Work order 1: Could you edit the passage on garden pests, starting at the words "There are many definitions" and stopping after "rodenticides kill rodents.", so that "rabbits" is replaced with "deer"?
Work order 2: Can you continue the passage on garden pests from the point where it stops?

Text section:
——————————

There are many definitions of the word “pest,” and personal perceptions of pests can often be very different. A pest might be annoying (ants), damaging to plants (rabbits), a health concern (ticks) or a cause for fear (black widow spiders). However, relatively few pests cause significant injury to plants, so pesticides are rarely needed.
A pesticide is a substance that destroys, prevents or repels a pest. There are many types of pesticides. For example, herbicides kill plants, insecticides kill insects, fungicides kill fungal organisms, miticides kill mites and rodenticides kill rodents.
Often, plant problems in Northern Nevada result from non-living factors. These include weather, wind exposure, lack of water or excess water, soil type, soil compaction, poor drainage, improper plant selection for the site, restricted roots or poor cultural practices. Since many plant problems are not caused by living pests, it is important to determine the cause of the problem or symptoms before buying and using a pesticide.
First, identify the plant. Some plants are prone to certain insects, such as aphids on ash trees or roses. Some problems are actually nutrient deficiencies. Pin oaks are subject to iron deficiency, which causes the leaves to yellow but veins to stay green. Note the signs of damage. Do you see insects? Or could site conditions or gardening practices be causing the problem? What characterizes the microclimate, soil type or drainage near the plant? Consider sun, shade and wind exposure. Often, improper watering causes the damage. How do you water, how often, how much and how deeply? If you use a drip system, where are the emitters located, and how many are there for each plant? Is the plant watered all through the year, or just seasonally?

——————————

Records shown:
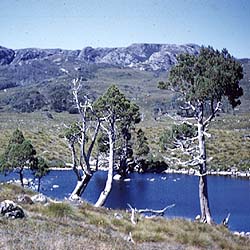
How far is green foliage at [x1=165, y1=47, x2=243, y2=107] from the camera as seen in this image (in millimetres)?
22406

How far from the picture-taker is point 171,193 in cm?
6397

——————————

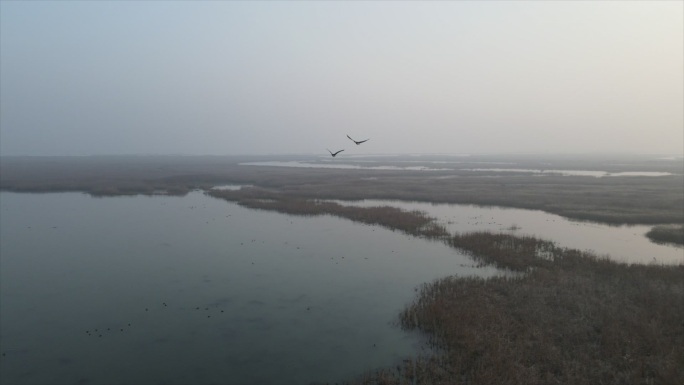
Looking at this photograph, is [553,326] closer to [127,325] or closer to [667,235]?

——————————

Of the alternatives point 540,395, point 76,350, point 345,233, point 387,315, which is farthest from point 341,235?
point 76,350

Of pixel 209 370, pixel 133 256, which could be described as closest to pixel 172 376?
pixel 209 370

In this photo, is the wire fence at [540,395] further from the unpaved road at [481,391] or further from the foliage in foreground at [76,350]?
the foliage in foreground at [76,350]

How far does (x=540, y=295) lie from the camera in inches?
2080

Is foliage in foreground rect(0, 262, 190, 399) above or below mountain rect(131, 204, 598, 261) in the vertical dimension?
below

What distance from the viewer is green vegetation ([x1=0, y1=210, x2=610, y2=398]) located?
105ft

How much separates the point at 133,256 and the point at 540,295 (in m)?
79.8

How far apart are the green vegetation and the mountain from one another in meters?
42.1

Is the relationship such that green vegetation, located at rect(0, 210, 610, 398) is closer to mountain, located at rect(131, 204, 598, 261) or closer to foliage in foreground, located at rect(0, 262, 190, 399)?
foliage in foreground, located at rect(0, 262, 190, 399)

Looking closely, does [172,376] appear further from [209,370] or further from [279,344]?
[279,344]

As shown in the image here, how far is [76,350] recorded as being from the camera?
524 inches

——————————

Reply 1:
There are many definitions of the word “pest,” and personal perceptions of pests can often be very different. A pest might be annoying (ants), damaging to plants (deer), a health concern (ticks) or a cause for fear (black widow spiders). However, relatively few pests cause significant injury to plants, so pesticides are rarely needed.
A pesticide is a substance that destroys, prevents or repels a pest. There are many types of pesticides. For example, herbicides kill plants, insecticides kill insects, fungicides kill fungal organisms, miticides kill mites and rodenticides kill rodents.

Reply 2:
Factors people rarely consider when worrying about a plant are the kind of activities that may have occurred near it, such as construction, pesticide spraying, painting or fertilizing. Each may damage plants and cause signs similar to insects or disease.
Once you have identified that a pest is present, realize that some level of damage can be tolerated if it’s primarily aesthetic and not harming the plant, particularly if the plant is fairly healthy. Before using a pesticide, consider that the problem might go away without taking any action. Try other less-toxic methods of control, for example, spraying plants infested with aphids or spider mites with a strong jet of water.